### Page
◇ ◇ ◇ ◇ ◇

Misanthrope's Thoughts: Classification of the Hyper-Spectral and LiDAR Imagery using R (mostly). Part 1: Result Evaluation

Introduction

This us the first post of my series notes about hyperspectral imagery classification. See other parts: Part 2: Classification Approach and Spectral Profiles Creation

There was the EEEI Data Fusion Contest this spring. This year they wanted people to elaborate about hyper-spectral (142-bands imagery) and LiDAR data. The resolution of the data-set was about 5 m. There were 2 nominations: best classification and the best scientific paper.

I work with high-resolution imagery quite often, but classification is a very rear task for me though. I thought that this contest was a great opportunity to develop my skills. And not just a classification skills, but R skills as well... I decided to participate in best classification contest, and to use R for the most part.

I learned a lot and I will share my knowledge with you in a series of posts starting with this one. And like in some great novels, I will start from the very end - evaluation of my results.

Results of my classification (created in R, designed in QGIS)

◇ ◇ ◇ ◇ ◇

### Tasks for this exercise
A - In the post, rewrite the paragraph beginning "I learned a lot" as a short bulleted list that keeps its main facts.
B - Reproduce the post verbatim, starting at "I work with" and ending at "the most part.".

◇ ◇ ◇ ◇ ◇

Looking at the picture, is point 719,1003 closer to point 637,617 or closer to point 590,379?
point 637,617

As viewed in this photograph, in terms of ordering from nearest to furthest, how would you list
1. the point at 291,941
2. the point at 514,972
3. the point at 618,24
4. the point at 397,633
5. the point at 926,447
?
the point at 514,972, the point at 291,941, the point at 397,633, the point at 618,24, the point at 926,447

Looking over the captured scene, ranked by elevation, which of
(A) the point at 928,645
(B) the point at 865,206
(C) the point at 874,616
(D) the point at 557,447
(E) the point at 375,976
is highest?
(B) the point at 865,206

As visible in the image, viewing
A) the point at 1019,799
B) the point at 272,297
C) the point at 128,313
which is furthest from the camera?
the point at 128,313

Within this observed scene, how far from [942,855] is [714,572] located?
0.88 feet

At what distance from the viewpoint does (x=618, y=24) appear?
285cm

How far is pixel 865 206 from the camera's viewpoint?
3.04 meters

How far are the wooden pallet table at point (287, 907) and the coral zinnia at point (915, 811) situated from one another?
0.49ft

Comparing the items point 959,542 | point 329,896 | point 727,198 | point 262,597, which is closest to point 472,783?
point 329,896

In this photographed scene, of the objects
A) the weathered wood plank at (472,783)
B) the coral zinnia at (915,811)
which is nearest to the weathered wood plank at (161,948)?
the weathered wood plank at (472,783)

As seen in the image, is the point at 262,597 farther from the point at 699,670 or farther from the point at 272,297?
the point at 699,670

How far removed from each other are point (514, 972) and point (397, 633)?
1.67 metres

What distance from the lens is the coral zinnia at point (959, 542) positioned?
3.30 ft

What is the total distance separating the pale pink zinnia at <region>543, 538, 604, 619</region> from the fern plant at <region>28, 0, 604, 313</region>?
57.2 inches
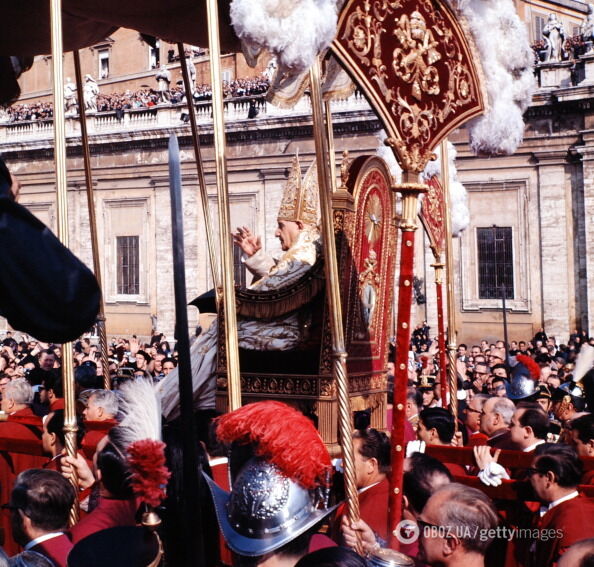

◇ ◇ ◇ ◇ ◇

### Per-task answers
A -
- The author learned a lot.
- That knowledge will be shared in a series of posts, beginning with this one.
- The series starts from the end: evaluation of the results.

B -
I work with high-resolution imagery quite often, but classification is a very rear task for me though. I thought that this contest was a great opportunity to develop my skills. And not just a classification skills, but R skills as well... I decided to participate in best classification contest, and to use R for the most part.